The moment we touched down, I knew: this was not Aotearoa anymore. Everything pulsed louder, faster, warmer, busier. Even the air was different. I was one of two kaiārahi Māori, looking after ten tauira Māori from Ōtākou Whakaihu Waka and Te Herenga Waka, travelling as part of Taihaere – The Indigenous Exchange Program. For six weeks, Taiwan became our classroom. Our kaupapa? Cultural exchange and strengthening hononga with the many iwi of Taiwan, where some kōrero hints at our voyaging ancestors’ origins before navigating Te Moana-nui-a-Kiwa.
Taipei: A Symphony of Senses
We spent three days in Taipei during the Lunar New Year, discovering a city where tradition and modernity collided. Normally bustling, the streets were quieter over the holiday, yet the lights, lanterns, and fireworks more than made up for it. The city hit every sense at once: incense smoke curling through the air, neon signs buzzing above, street food sizzling, and fireworks cracking against the skyline. From gondolas soaring above the city to Taipei 101 (you just had to be there), shopping streets teeming with colour and endless culinary adventures – including stinky tofu, which I’ll politely never touch again – that were just out of this world. The squat toilets, though? No further explanation.
Amid the city buzz, we escaped to Zhinan Temple, high up in the hills, where we sampled Taiwan’s world-famous oolong tea right at the source and hung gold intention badges – even in the chaos of a new world, these rituals of grounding and connection were incredibly anchoring.

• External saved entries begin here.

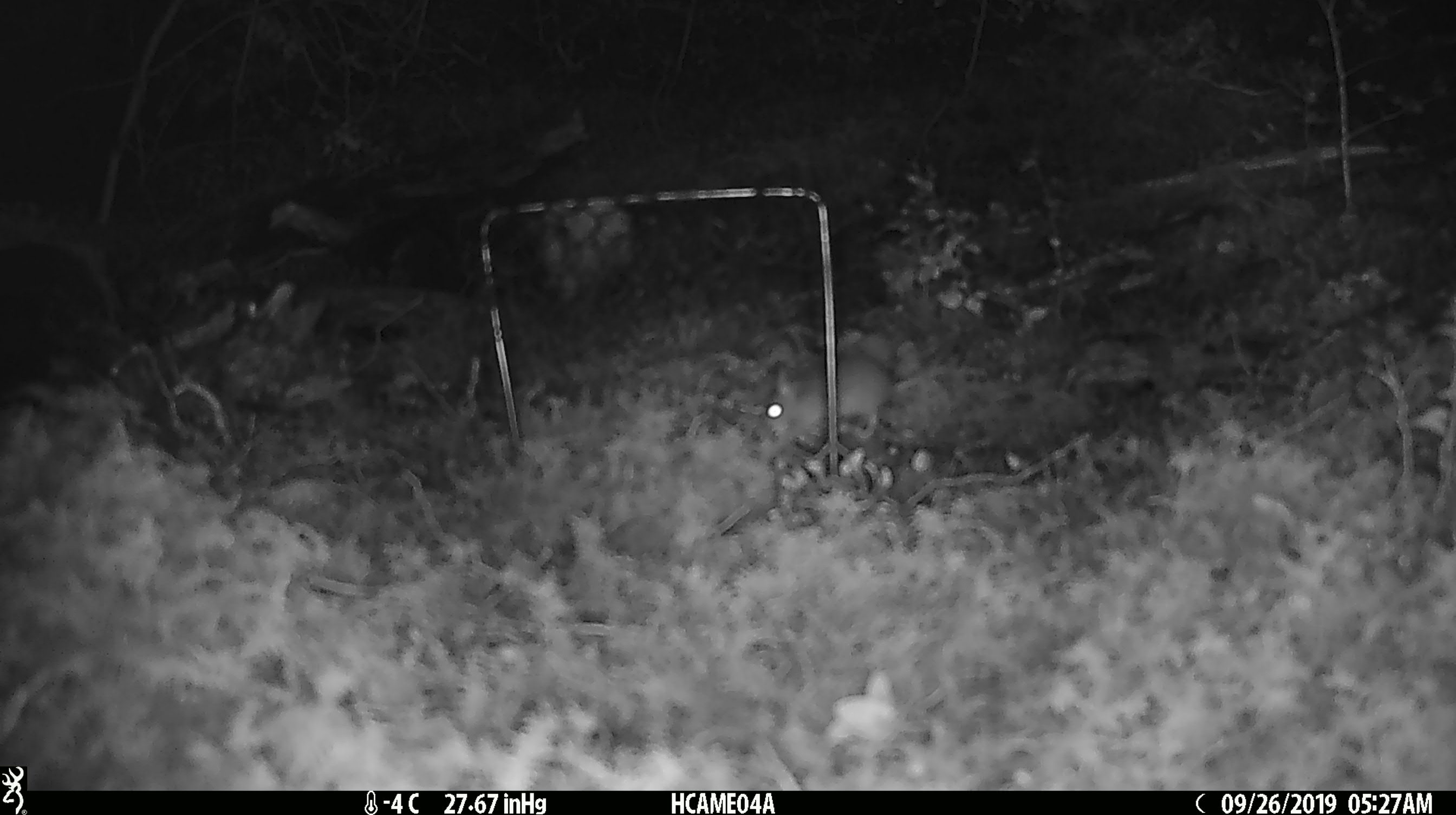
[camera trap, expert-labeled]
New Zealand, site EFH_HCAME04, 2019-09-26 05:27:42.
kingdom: Animalia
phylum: Chordata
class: Mammalia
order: Rodentia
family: Muridae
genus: Mus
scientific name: Mus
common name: mouse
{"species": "mouse (Mus)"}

Language could’ve been a massive barrier, but three incredible tuakana from Taiwan became our bridge. They guided us through travel, late nights, early starts, doctor's visits, laundromat visits, peanut allergies, and occasional stress, helping us find rhythm in the unfamiliar.
Where Two Worlds Collide
The journey was rewarding, but relentless – every single day, we were on the go. We ventured to Paiwan, wandering the village of La’i and attending a wedding with more than 1000 people, where we were honoured to be manuhiri. In Rukai, listening to the emotional kōrero of Adiri and Ginulan, villages displaced from their whenua after a devastating typhoon. At Pandan Asang school – their kura kaupapa equivalent – we were welcomed into routines: 6am to 6pm days, fully community-driven, anchored by games, kai, and aroha. In Siaolin, we stood in quiet reflection at the memorial for the 2009 typhoon that displaced hundreds of people, and the village of Tayal taught us their concepts of food sovereignty, showing how their communities grow produce such as cabbage and kiwifruit to sustain their people. Further down the road, in Wulai, we relaxed in natural springs before journeying to Bunun, where we participated in a sacred ceremony alongside one of our tuakana and her whānau. We took off to Amis, where we saw wāhine leading their people, with men taking care of the whare – a refreshing inversion of roles.

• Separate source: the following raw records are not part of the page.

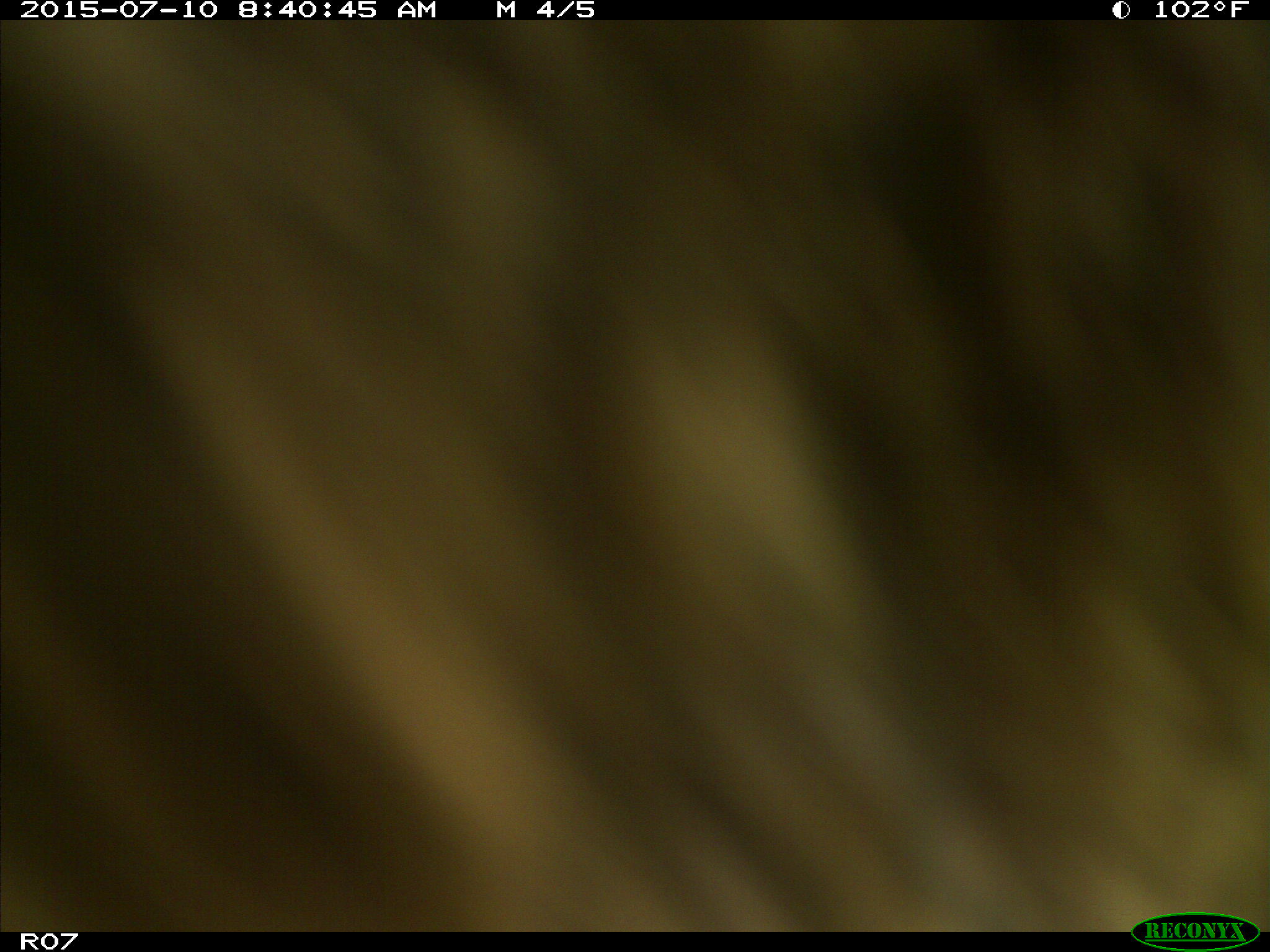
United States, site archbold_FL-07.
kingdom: Animalia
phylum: Chordata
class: Mammalia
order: Artiodactyla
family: Bovidae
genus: Bos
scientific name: Bos taurus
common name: domestic cow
Bos taurus (domestic cow).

Then, after weeks of concrete cities and deep ngahere, reaching the coastline was a gift. Being a coastie, the moana always brings me home – salty air, rolling waves, sunlight dancing on water. That’s when we arrived in Tao, on Lanyu Island – the place where home called the loudest.

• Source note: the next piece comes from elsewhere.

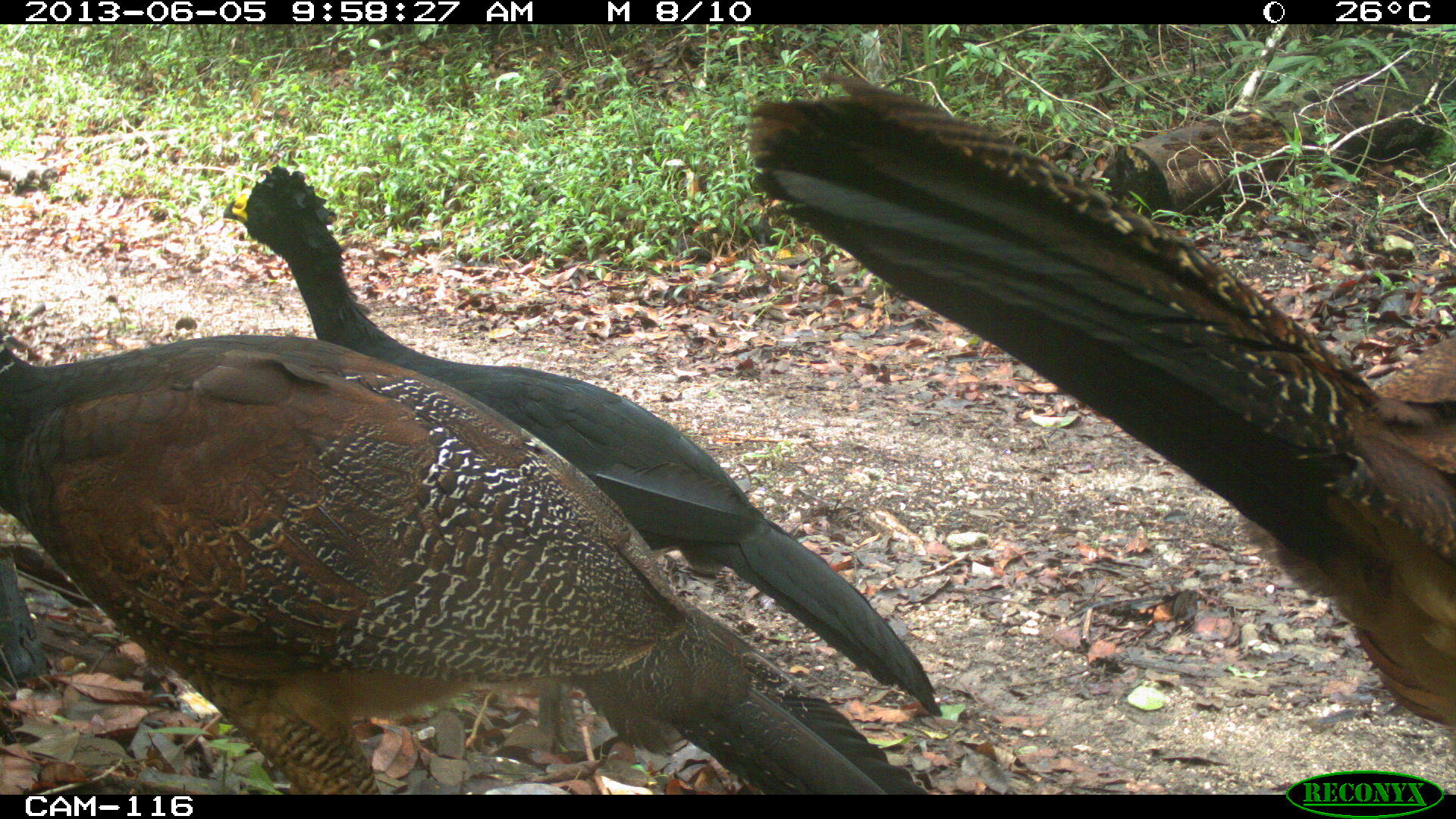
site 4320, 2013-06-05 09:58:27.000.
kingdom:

Tangata Tao: Echoes of Home
Seeing the Tao honour both land and sea, as we do, eased homesickness and calmness seeped in. The Tao are a selfless people, yet their land bears scars – nuclear waste dumped endlessly and six different waves of colonisation that shifted names, identities, and histories. Still, they welcomed us with open arms. Their waka, practices, and wero didn’t just mirror ours – they felt familiar, like echoes of home from across the ocean. The traditional underground homes breathed like marae, and presented us with their own wero, similar to our own. On our final night, we performed for the tangata whenua and taught them our haka. Whole whānau joined in, and it felt like being back on the marae at home. That’s where our worlds met.
Not Ūawa, But Close
Leaving Taiwan, I knew I was bringing more than souvenirs home. Their resilience, their languages, their ways of holding fast to identity despite colonisation – all of it shifted the way I understand our own people. Nothing beats an East Coast sunrise, but Taiwan certainly comes a close second. And honestly? The only thing fuller than my suitcase at the end was my cup.
One thing is for sure, though. Stinky tofu will never beat fried bread.